What to work on:
Would you transcribe each entry precisely as it stands, setting aside any images?

* * * * *

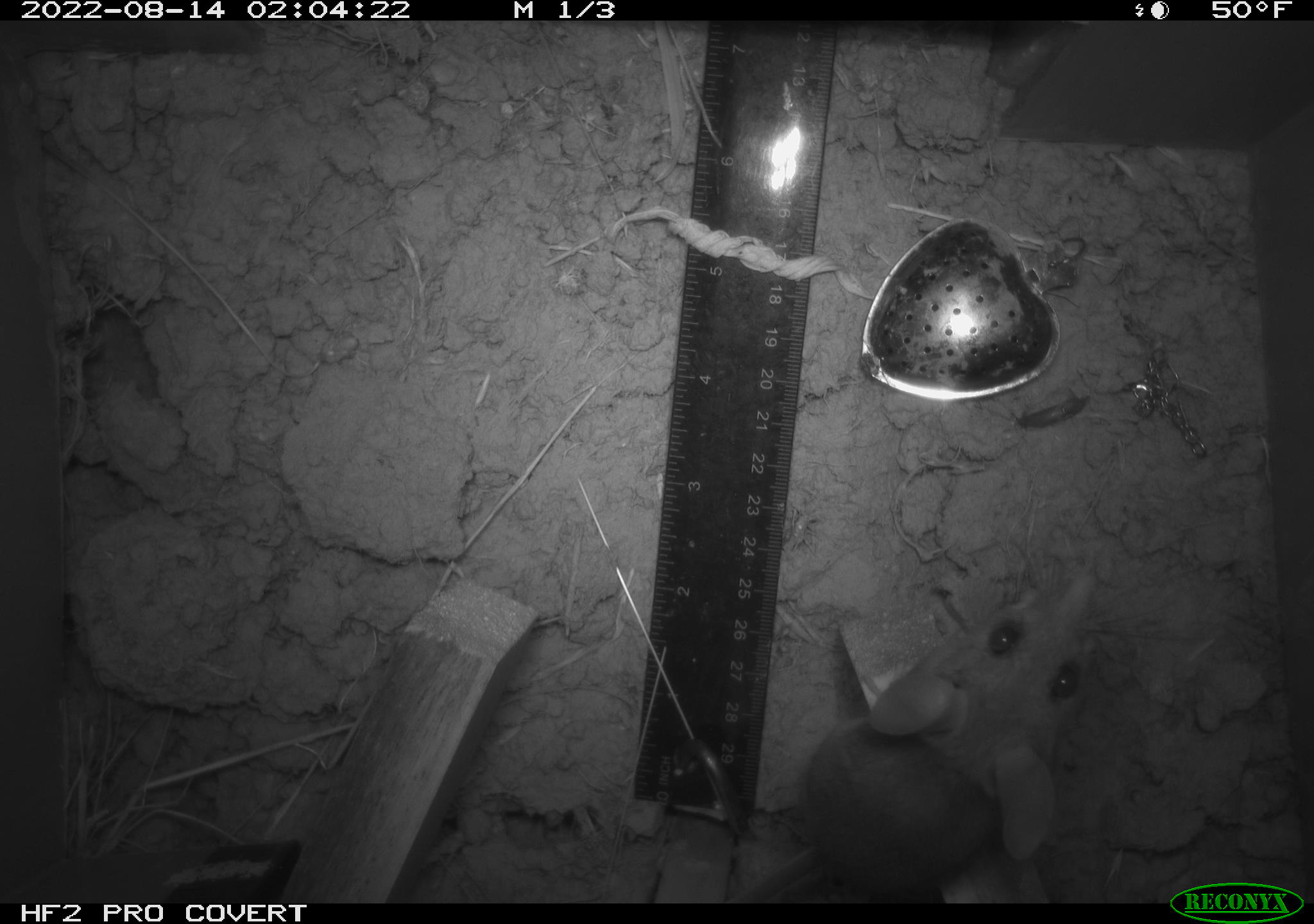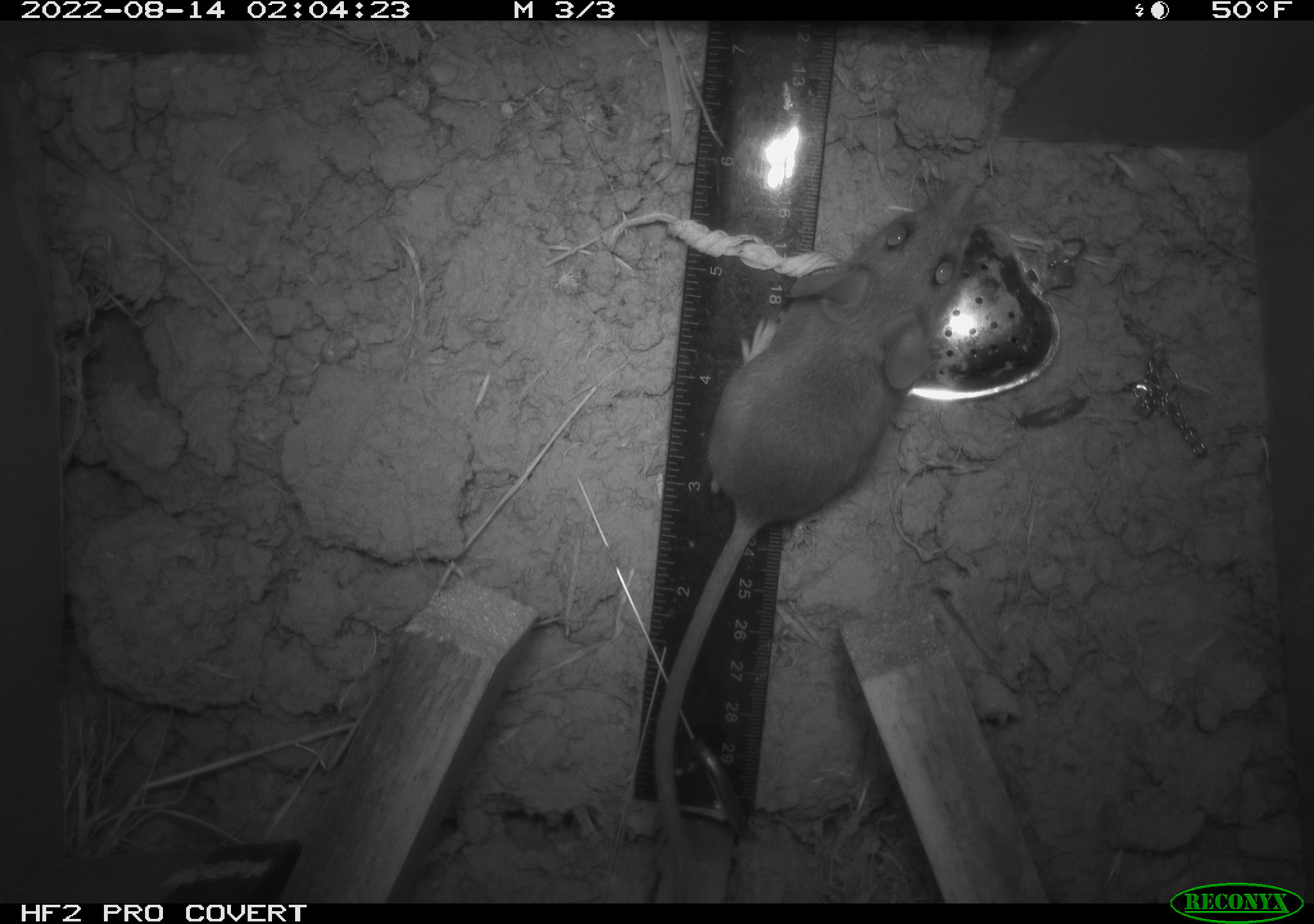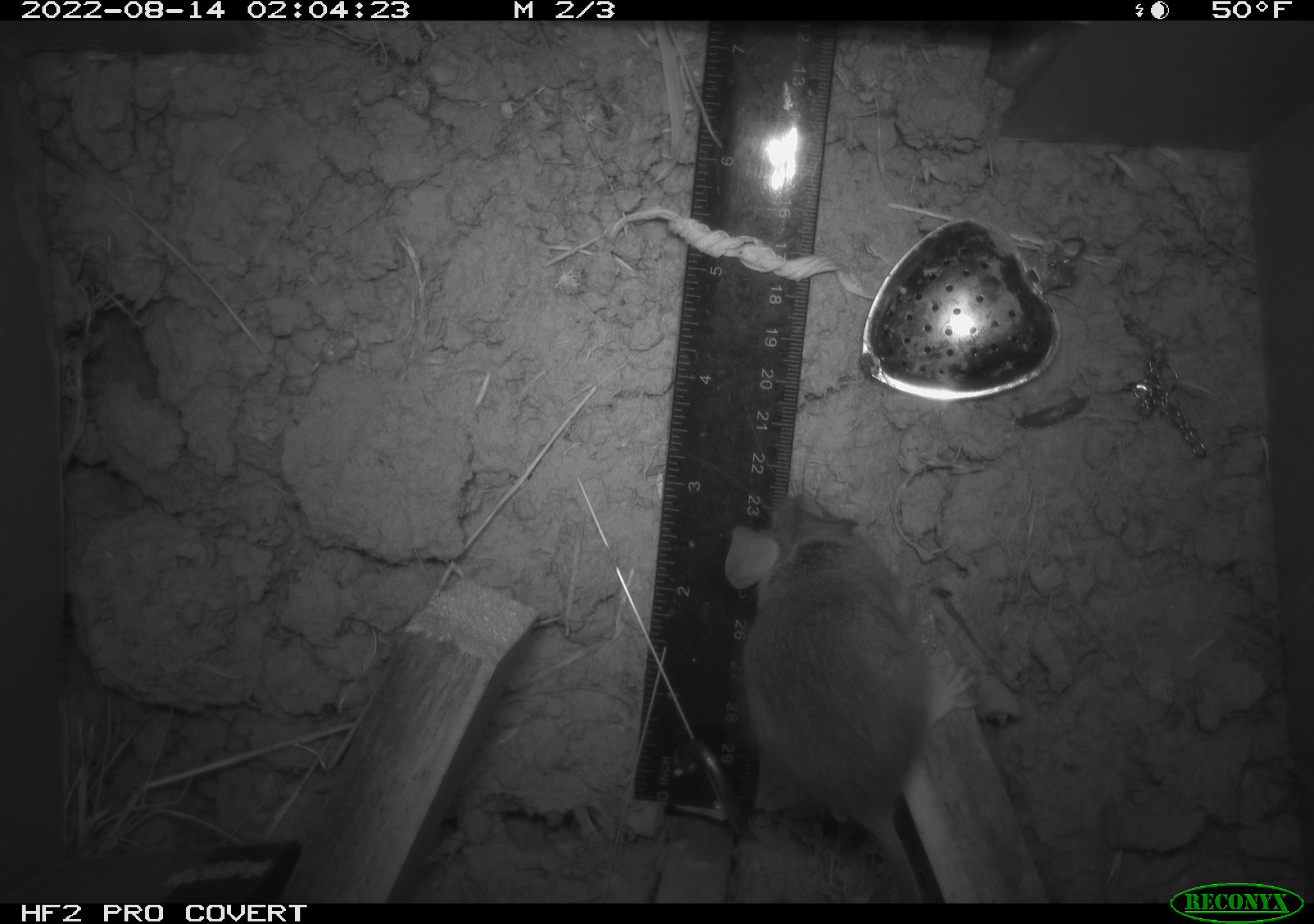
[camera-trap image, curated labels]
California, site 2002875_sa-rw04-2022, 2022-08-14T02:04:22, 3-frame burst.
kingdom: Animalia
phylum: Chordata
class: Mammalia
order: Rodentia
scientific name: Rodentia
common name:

* * * * *

Task answer:
[camera-trap image, curated labels]
California, site 2002875_sa-rw04-2022, 2022-08-14T02:04:22, 3-frame burst.
kingdom: Animalia
phylum: Chordata
class: Mammalia
order: Rodentia
scientific name: Rodentia
common name:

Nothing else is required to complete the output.